WRITTEN PROBLEM ▸
Reproduce the data from the line containing "Above or below —" down to the line containing "0.05 meters", substituting "still lake water" for every occurrence of "calm lake water" and leaving everything else unchanged.

START RECORDS SHOWN

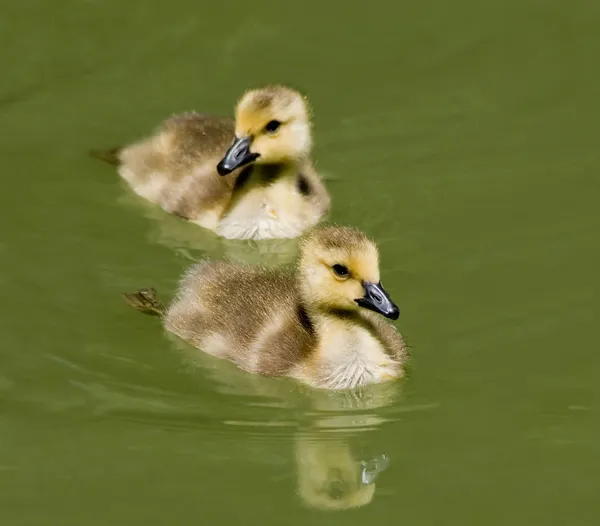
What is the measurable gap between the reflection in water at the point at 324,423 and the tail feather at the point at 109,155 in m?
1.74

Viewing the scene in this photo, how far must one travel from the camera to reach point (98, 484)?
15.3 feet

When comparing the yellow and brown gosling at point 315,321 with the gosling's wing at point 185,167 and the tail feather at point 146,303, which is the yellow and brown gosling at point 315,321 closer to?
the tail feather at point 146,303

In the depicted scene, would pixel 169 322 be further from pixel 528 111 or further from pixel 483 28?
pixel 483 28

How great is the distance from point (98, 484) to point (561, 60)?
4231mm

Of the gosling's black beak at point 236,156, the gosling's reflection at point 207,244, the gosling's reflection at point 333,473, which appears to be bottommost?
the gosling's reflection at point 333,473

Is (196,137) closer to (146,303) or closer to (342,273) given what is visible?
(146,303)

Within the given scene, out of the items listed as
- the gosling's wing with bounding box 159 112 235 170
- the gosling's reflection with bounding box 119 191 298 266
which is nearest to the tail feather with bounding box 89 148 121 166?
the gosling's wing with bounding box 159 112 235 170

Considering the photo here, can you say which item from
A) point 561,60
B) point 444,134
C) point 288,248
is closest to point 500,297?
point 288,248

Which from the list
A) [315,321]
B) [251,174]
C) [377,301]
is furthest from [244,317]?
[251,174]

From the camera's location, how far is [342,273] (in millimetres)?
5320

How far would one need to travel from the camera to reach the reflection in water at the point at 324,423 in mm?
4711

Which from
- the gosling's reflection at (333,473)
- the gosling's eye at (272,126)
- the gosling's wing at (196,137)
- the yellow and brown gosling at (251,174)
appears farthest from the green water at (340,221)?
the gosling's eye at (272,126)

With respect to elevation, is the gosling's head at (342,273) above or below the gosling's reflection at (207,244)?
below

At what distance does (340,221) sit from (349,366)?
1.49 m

END RECORDS SHOWN
START RECORDS SHOWN

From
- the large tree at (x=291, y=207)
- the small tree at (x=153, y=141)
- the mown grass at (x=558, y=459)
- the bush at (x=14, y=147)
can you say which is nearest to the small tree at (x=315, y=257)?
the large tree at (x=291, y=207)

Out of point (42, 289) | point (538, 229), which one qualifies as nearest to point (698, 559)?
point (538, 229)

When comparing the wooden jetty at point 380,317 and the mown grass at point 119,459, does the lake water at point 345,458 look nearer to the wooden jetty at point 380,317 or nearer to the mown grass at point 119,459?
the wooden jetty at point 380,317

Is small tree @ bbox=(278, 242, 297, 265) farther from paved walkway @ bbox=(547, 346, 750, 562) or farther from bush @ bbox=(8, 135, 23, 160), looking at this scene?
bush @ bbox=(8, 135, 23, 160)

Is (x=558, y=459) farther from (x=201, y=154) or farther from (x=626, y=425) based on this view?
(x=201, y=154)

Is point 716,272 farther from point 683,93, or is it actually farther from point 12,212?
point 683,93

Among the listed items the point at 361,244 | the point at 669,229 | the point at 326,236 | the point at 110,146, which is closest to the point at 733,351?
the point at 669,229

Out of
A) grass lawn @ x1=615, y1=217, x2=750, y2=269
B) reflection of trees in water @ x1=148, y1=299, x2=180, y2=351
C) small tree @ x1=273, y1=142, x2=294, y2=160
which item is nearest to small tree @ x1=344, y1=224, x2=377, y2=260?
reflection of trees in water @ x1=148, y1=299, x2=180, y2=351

END RECORDS SHOWN
START RECORDS SHOWN

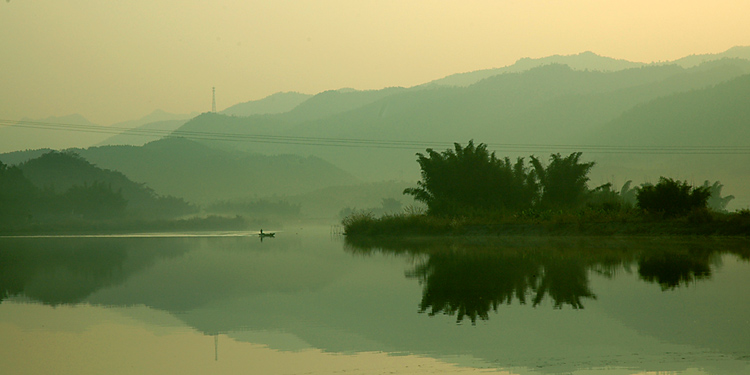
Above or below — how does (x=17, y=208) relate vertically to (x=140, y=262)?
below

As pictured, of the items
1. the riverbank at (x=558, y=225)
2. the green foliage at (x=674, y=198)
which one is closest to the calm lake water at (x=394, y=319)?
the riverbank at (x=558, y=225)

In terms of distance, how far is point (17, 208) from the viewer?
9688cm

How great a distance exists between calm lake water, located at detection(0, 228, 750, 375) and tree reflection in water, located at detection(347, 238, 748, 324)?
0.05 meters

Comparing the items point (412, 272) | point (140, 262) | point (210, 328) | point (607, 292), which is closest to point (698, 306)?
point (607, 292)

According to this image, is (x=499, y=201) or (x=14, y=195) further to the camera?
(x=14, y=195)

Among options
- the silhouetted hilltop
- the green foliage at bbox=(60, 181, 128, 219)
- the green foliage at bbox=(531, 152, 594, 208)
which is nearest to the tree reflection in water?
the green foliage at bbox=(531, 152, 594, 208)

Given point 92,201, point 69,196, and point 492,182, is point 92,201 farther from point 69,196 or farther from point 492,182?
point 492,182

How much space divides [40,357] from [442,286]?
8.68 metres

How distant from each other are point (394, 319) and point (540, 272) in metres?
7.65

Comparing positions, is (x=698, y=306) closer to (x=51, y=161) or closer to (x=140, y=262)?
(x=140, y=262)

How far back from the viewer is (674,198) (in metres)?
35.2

END RECORDS SHOWN

SOLUTION BELOW ▸
Above or below — how does (x=17, y=208) relate vertically to (x=140, y=262)?
below

As pictured, of the items
1. the riverbank at (x=558, y=225)
2. the green foliage at (x=674, y=198)
which one is closest to the still lake water at (x=394, y=319)?
the riverbank at (x=558, y=225)

In terms of distance, how far is point (17, 208) from the viewer?
9688cm

How great a distance exists between still lake water, located at detection(0, 228, 750, 375) and tree reflection in water, located at detection(347, 238, 748, 324)?
0.05 meters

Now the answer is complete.